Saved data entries
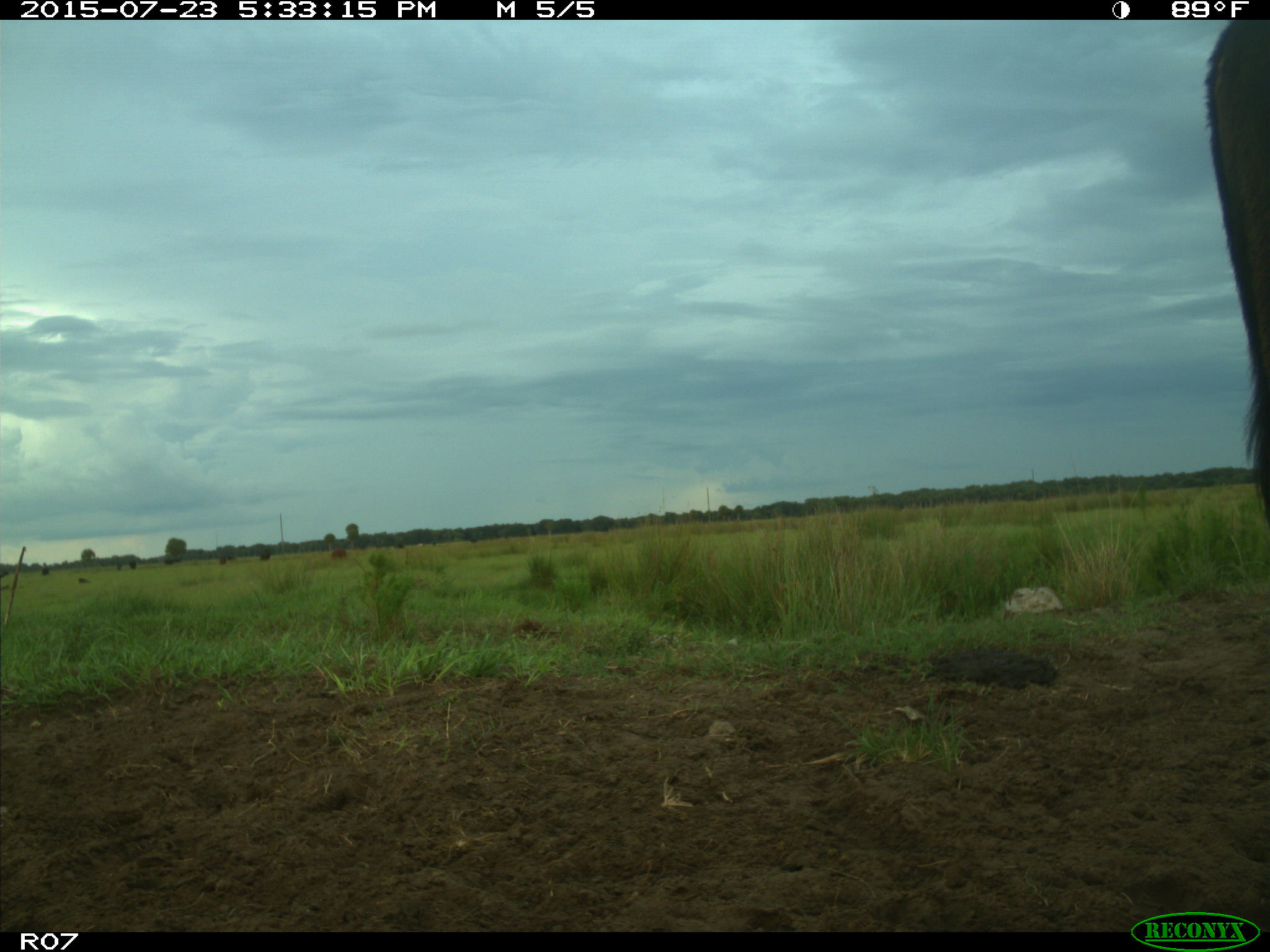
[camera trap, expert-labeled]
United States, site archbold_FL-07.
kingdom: Animalia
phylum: Chordata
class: Mammalia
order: Artiodactyla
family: Bovidae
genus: Bos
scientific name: Bos taurus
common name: domestic cow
Bos taurus (domestic cow).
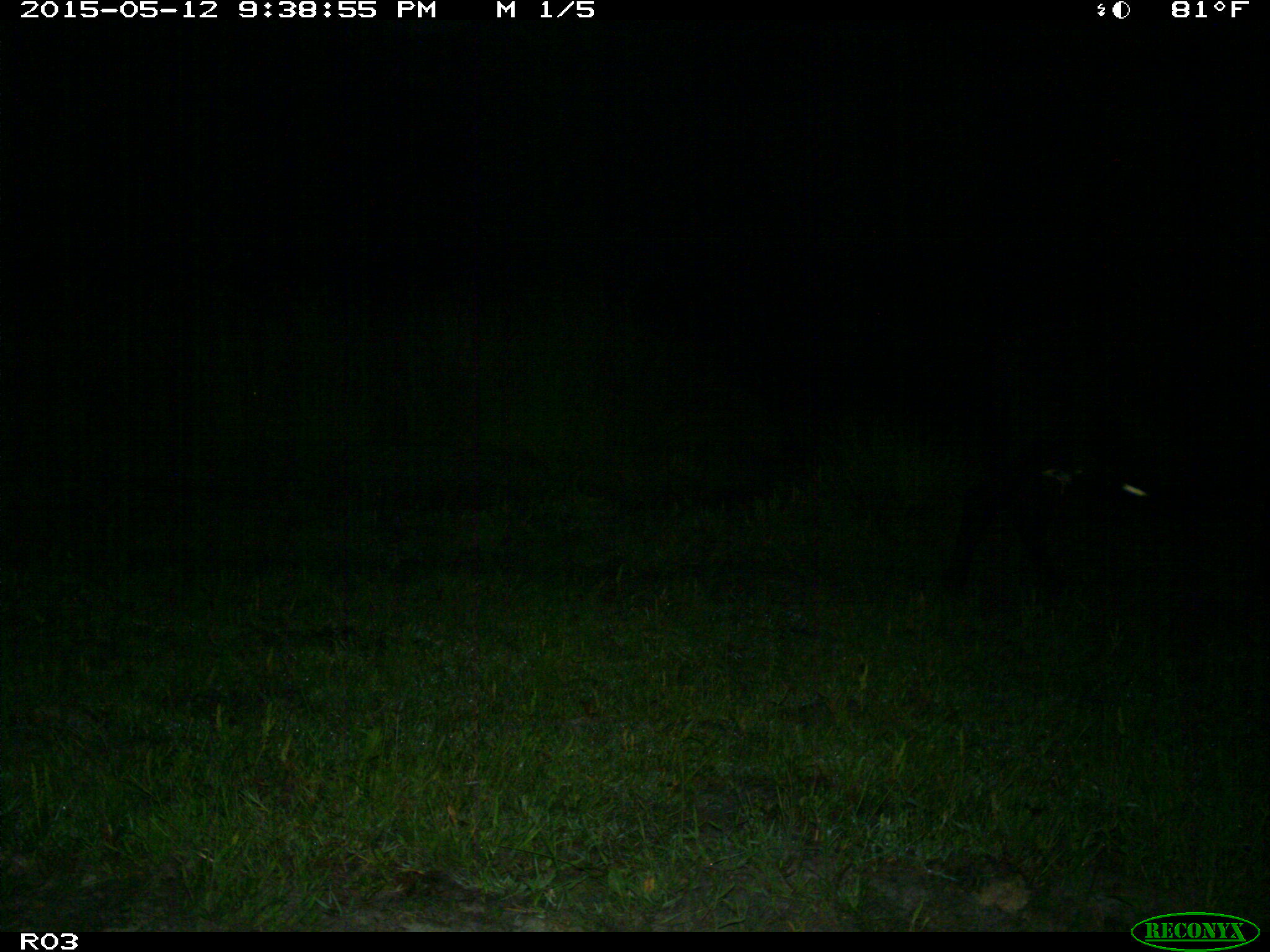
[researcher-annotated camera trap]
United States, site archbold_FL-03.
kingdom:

§ Exercise prompt: Reprint the data verbatim, pictures excluded.

§ Reply to the exercise:
[camera trap, expert-labeled]
United States, site archbold_FL-07.
kingdom: Animalia
phylum: Chordata
class: Mammalia
order: Artiodactyla
family: Bovidae
genus: Bos
scientific name: Bos taurus
common name: domestic cow
Bos taurus (domestic cow).
[researcher-annotated camera trap]
United States, site archbold_FL-03.
kingdom:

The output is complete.